**Document text**

- - - -

The most recent commits added interactive quizzes and learning objectives to all 96 completed lessons in a single PR. That's a meaningful quality-of-life improvement, not just a star-farming commit. They also fixed Mermaid diagram rendering, which tells me someone is actually using this and filing issues.
5. The roadmap is public and tracked.
There's a ROADMAP.md. The README shows exactly which phases are complete (96/260+ lessons done). This is honest about what exists versus what's planned, which I respect.
Who Should Use This
Use this if: - You're a software developer who wants to understand AI engineering end-to-end, not just API calls - You learn better from structured curricula than from picking random tutorials - You're already using Claude Code or Cursor and want to integrate AI-assisted learning into your workflow - You want a free alternative to paid courses that actually goes deeper than surface level - You're building a team curriculum and need something you can fork and customize
Skip this if: - You need production-ready code to copy-paste into a real project today - You're already past the fundamentals and looking for advanced research-level content - You need video instruction — this is entirely text and code - You want something finished. Right now, 164 of 260+ lessons don't exist yet.

- - - -

**What this exercise asks**
A. Reproduce verbatim the part of the AI engineering curriculum review between "5. The roadmap" and "which I respect.", inclusive.
B. Write the next part of the AI engineering curriculum review, picking up after its final sentence.
The listing that follows is separate material, unrelated to the review of the AI engineering curriculum.

**Collected material**
- - - -

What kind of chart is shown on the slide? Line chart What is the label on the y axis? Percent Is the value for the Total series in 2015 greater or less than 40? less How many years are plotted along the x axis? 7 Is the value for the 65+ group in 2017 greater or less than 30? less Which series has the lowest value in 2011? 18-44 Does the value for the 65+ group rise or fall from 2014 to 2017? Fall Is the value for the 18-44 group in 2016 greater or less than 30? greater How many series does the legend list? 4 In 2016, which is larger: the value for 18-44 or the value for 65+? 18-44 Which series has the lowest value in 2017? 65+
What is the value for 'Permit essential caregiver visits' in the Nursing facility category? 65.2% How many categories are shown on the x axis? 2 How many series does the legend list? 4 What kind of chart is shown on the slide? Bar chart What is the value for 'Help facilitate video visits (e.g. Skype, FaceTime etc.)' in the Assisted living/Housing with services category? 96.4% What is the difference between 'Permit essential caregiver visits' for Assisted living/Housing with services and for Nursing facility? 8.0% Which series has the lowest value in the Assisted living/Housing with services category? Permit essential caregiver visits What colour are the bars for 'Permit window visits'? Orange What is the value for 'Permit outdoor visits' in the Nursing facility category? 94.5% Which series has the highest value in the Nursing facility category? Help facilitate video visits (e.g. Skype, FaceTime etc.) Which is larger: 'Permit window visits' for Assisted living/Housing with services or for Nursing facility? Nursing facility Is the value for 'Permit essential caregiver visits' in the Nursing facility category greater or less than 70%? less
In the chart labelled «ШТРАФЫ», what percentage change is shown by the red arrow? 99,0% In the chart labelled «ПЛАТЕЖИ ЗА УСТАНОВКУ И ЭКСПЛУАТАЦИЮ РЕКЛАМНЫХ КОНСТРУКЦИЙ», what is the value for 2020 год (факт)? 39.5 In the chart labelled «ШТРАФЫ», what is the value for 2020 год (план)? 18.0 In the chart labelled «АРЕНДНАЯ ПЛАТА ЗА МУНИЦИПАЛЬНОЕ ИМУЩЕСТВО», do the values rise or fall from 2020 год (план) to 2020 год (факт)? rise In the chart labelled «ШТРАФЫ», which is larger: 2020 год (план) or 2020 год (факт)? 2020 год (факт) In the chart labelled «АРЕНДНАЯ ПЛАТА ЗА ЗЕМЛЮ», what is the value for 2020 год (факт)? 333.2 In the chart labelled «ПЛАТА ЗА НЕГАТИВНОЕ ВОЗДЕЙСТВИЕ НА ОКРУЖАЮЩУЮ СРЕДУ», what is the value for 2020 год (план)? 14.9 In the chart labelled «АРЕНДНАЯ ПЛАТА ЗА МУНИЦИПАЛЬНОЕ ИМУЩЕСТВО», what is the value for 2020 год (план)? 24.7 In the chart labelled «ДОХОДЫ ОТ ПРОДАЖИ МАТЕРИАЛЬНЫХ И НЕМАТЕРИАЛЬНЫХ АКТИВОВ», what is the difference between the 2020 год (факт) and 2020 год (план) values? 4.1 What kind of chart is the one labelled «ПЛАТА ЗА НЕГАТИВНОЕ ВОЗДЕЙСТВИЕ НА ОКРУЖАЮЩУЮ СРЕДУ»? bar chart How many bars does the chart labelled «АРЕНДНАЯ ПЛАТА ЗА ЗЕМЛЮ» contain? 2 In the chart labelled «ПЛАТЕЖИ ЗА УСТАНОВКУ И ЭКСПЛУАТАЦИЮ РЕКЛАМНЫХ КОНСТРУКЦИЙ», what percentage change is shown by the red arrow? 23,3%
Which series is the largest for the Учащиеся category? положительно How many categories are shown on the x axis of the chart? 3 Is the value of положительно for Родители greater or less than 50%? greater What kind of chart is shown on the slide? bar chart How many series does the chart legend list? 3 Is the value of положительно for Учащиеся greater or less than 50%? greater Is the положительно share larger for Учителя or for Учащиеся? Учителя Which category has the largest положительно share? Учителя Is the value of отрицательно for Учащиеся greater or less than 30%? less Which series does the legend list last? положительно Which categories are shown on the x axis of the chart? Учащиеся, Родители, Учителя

- - - -

**Your responses**
A.
5. The roadmap is public and tracked.
There's a ROADMAP.md. The README shows exactly which phases are complete (96/260+ lessons done). This is honest about what exists versus what's planned, which I respect.

B.
My Concerns
Let me be direct about what bothers me.
The completion gap is significant. 96 of 260+ lessons are done. That's 37%. The phases covering agents, swarm intelligence, Rust, and TypeScript are largely stubs. If you're here specifically for agentic systems or MCP server development — the topics that are most relevant right now — you may hit a wall fast. The README markets 20 phases but only a handful are actually usable today.
One contributor is doing almost all the work. 183 of ~189 commits are from the repo owner. That's fine for a personal project, but the README frames this as a community curriculum. If rohitg00 loses interest or gets busy, this stops getting updated. The 6 commits from thereisnotime and the 4 open issues suggest the community hasn't really formed around this yet.
The "290 hours" claim is unverifiable. There are per-lesson time estimates, but I can't tell how they were calculated. Are these time-to-read estimates? Time-to-complete-including-exercises? This matters a lot when someone is planning a learning schedule.
No releases, no versioning. There's no tagged release. If you're building a team curriculum on top of this, there's no stable version to pin to. Lessons can change under you. The recent commit history shows active rewrites ("technical accuracy audit across 15 lesson files"), which is good for quality but means the content isn't stable.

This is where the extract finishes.